=== WHAT IS NEEDED ===
From the passage on tracking the tool's location, answer:
(a) What example length of time with no movement is given for a triggering event?
(b) What example interval is given before the location sequence is repeated?
(c) Which transceiver may the communication controller use to reach its paired mobile computing devices while the tool is stationary?

According to an embodiment of the present disclosure, a triggering event may be when the IMU sensor 216 (FIG. 5) i.e. an accelerometer detects no movement for a predetermined amount of time, e.g., 15 minutes, and/or after a predetermined amount of time has passed since the last triggering event occurred. One of ordinary skill in the art will appreciate that other triggering events may be used depending on, for example the user's preferences, type of tool, etc. Upon the occurrence of a triggering event, the location module 210 and the cellular modem 214 turn on to determine the location of the tool 100. The cellular modem 214 attempts to use A-GPS to acquire satellite locations in order to improve Time-To-First-Fix (TTFF). The location module 210 then interprets satellite signals from GPS technologies as discussed above to determine the latitude and longitude coordinates. While the cellular modem 214 is acquiring satellite locations via A-GPS, the cellular modem 214 may also be checking the Tower Atlas to determine if nearby cell tower locations are known. Multilateration of cell towers may then be used to improve accuracy of the determined location. After a set amount of time, e.g., 2 minutes, the sequence for determining the tool's location is repeated in an attempt to improve the accuracy of the determined location. The cellular modem 214 may then transmit the location, date/time, and a value representing the remaining charge on the internal battery to the cloud computing system 12 and database 14.

According to another exemplary embodiment, the IMU sensor 216, e.g., an accelerometer, may be used to determine whether the tool 100 is moving, i.e., being moved, or stationary. If stationary, the components, e.g., transceivers and processors, are allowed to sleep or power down, or extend wake intervals, to conserve power, and the communication controller 200 can periodically emit a transmission to its paired mobile computing devices 20 using the Bluetooth Low Energy (BLE) transceiver or other known technique and/or emit a transmission to its database 14 using LPWAN.

=== RECORDED DATA ===
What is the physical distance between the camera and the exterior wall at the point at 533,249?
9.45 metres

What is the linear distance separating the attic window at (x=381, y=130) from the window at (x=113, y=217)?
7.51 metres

=== TASK RESPONSE ===
(a) 15 minutes
(b) 2 minutes
(c) The Bluetooth Low Energy (BLE) transceiver